Source:
Yes. But, actually, the "barbarians" are indian, chinese, romanian, etc, developers. And it's us (the "westerners", so to speak) who's doing the complaining.

"The state of New Hampshire has a state motto "Live Free or Die". Patrick Henry said "Give me Liberty or give me death." If your grandparents were willing to fight for their freedom they could have had it."

Life is so simple when you look at it from the outside, isn't it?

"the US has fought communism, despotism and tyrany worldwide when no one else gives a crap."

No. Actually, the US (and other Western nations - I have no reason to single out the US in this) have fought "communism, despotism and tyrany" whenever it suited their interests. Whenever it didn't suit their interests, they joined everybody else in the "not giving a crap" activity. Actually, when it suited their interests, they even helped overthrow elected governments in order to establish a tryranny they could control.

Paulo Caetano
Thursday, April 8, 2004

But ARE fighting, Dennis dear, we are fighting.

You see, every time I get a contract (because I am three times cheaper) that you would've otherwise had, every time I sell my products which competes with your products at half the price, every time I am NOT paying for the software I use (because you have no way of catching me) - it's my way of fighting.

Oh, and it's funny you consider the third world "hell hole" - that is exactly how I think about the US. I lived there for 5 years, and I left because I wanted to. I made lots of money during the boom years and now I am investing them in software products developed at 1/10th of yours costs.

And, while you are scrambling looking for a job, my company is growing. Normally, I shouldn't care about you, shrug and say "it's just business". But in this case, I am glad.

And you know why? Because I held you (americans and the western world) DIRECTLY responsible for what me, my parents and my country have been through. 50 years of communism and all because YOU choose to sell us off to Russia. You, our traditional allies, who didn't care.

And, when the ordeal finally ended for us, you are afraid that your warm little world is invaded by cheap labor. Your companies are using us as "new markets" crushing any local company trying to create something of value. And you have the nerve to ask us to pay hundreds for your products, when people are making $150 per MONTH.

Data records
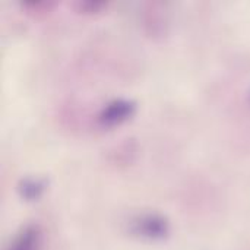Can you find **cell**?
Instances as JSON below:
<instances>
[{
    "mask_svg": "<svg viewBox=\"0 0 250 250\" xmlns=\"http://www.w3.org/2000/svg\"><path fill=\"white\" fill-rule=\"evenodd\" d=\"M38 243H40V234L37 229L28 227L13 240V243L7 250H37Z\"/></svg>",
    "mask_w": 250,
    "mask_h": 250,
    "instance_id": "6da1fadb",
    "label": "cell"
}]
</instances>
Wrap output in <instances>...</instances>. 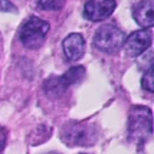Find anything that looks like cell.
Masks as SVG:
<instances>
[{
    "mask_svg": "<svg viewBox=\"0 0 154 154\" xmlns=\"http://www.w3.org/2000/svg\"><path fill=\"white\" fill-rule=\"evenodd\" d=\"M116 7V0H89L85 5L84 16L91 22H101L108 18Z\"/></svg>",
    "mask_w": 154,
    "mask_h": 154,
    "instance_id": "cell-7",
    "label": "cell"
},
{
    "mask_svg": "<svg viewBox=\"0 0 154 154\" xmlns=\"http://www.w3.org/2000/svg\"><path fill=\"white\" fill-rule=\"evenodd\" d=\"M63 51L67 59L76 61L83 57L86 50V42L83 36L79 33H70L62 42Z\"/></svg>",
    "mask_w": 154,
    "mask_h": 154,
    "instance_id": "cell-8",
    "label": "cell"
},
{
    "mask_svg": "<svg viewBox=\"0 0 154 154\" xmlns=\"http://www.w3.org/2000/svg\"><path fill=\"white\" fill-rule=\"evenodd\" d=\"M152 42V32L149 30L135 31L124 42L125 53L130 57H137L149 49Z\"/></svg>",
    "mask_w": 154,
    "mask_h": 154,
    "instance_id": "cell-6",
    "label": "cell"
},
{
    "mask_svg": "<svg viewBox=\"0 0 154 154\" xmlns=\"http://www.w3.org/2000/svg\"><path fill=\"white\" fill-rule=\"evenodd\" d=\"M60 137L63 143L69 146L87 147L95 143L97 138V131L94 125L71 123L63 127Z\"/></svg>",
    "mask_w": 154,
    "mask_h": 154,
    "instance_id": "cell-2",
    "label": "cell"
},
{
    "mask_svg": "<svg viewBox=\"0 0 154 154\" xmlns=\"http://www.w3.org/2000/svg\"><path fill=\"white\" fill-rule=\"evenodd\" d=\"M125 35L117 26L106 23L99 27L94 37L96 47L106 53H116L123 47Z\"/></svg>",
    "mask_w": 154,
    "mask_h": 154,
    "instance_id": "cell-5",
    "label": "cell"
},
{
    "mask_svg": "<svg viewBox=\"0 0 154 154\" xmlns=\"http://www.w3.org/2000/svg\"><path fill=\"white\" fill-rule=\"evenodd\" d=\"M154 0H141L133 9V16L136 23L145 28L153 26Z\"/></svg>",
    "mask_w": 154,
    "mask_h": 154,
    "instance_id": "cell-9",
    "label": "cell"
},
{
    "mask_svg": "<svg viewBox=\"0 0 154 154\" xmlns=\"http://www.w3.org/2000/svg\"><path fill=\"white\" fill-rule=\"evenodd\" d=\"M66 0H39L38 5L40 8L46 11H59L64 5Z\"/></svg>",
    "mask_w": 154,
    "mask_h": 154,
    "instance_id": "cell-10",
    "label": "cell"
},
{
    "mask_svg": "<svg viewBox=\"0 0 154 154\" xmlns=\"http://www.w3.org/2000/svg\"><path fill=\"white\" fill-rule=\"evenodd\" d=\"M5 144V134L3 133L2 130H0V152L4 150Z\"/></svg>",
    "mask_w": 154,
    "mask_h": 154,
    "instance_id": "cell-12",
    "label": "cell"
},
{
    "mask_svg": "<svg viewBox=\"0 0 154 154\" xmlns=\"http://www.w3.org/2000/svg\"><path fill=\"white\" fill-rule=\"evenodd\" d=\"M86 75L83 66L71 67L60 77H53L44 83L45 93L51 97H60L70 86L82 81Z\"/></svg>",
    "mask_w": 154,
    "mask_h": 154,
    "instance_id": "cell-4",
    "label": "cell"
},
{
    "mask_svg": "<svg viewBox=\"0 0 154 154\" xmlns=\"http://www.w3.org/2000/svg\"><path fill=\"white\" fill-rule=\"evenodd\" d=\"M50 30V23L37 16L30 17L20 31V40L30 50L39 49L45 42Z\"/></svg>",
    "mask_w": 154,
    "mask_h": 154,
    "instance_id": "cell-3",
    "label": "cell"
},
{
    "mask_svg": "<svg viewBox=\"0 0 154 154\" xmlns=\"http://www.w3.org/2000/svg\"><path fill=\"white\" fill-rule=\"evenodd\" d=\"M152 136V113L143 106H134L128 117V138L137 146H143Z\"/></svg>",
    "mask_w": 154,
    "mask_h": 154,
    "instance_id": "cell-1",
    "label": "cell"
},
{
    "mask_svg": "<svg viewBox=\"0 0 154 154\" xmlns=\"http://www.w3.org/2000/svg\"><path fill=\"white\" fill-rule=\"evenodd\" d=\"M142 87L143 89L151 93L153 92V65L148 68L143 75L142 79Z\"/></svg>",
    "mask_w": 154,
    "mask_h": 154,
    "instance_id": "cell-11",
    "label": "cell"
}]
</instances>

Requirement: In the forum thread, how many years does the author of the last comment say they lived in the US?

Answer in full: Five years.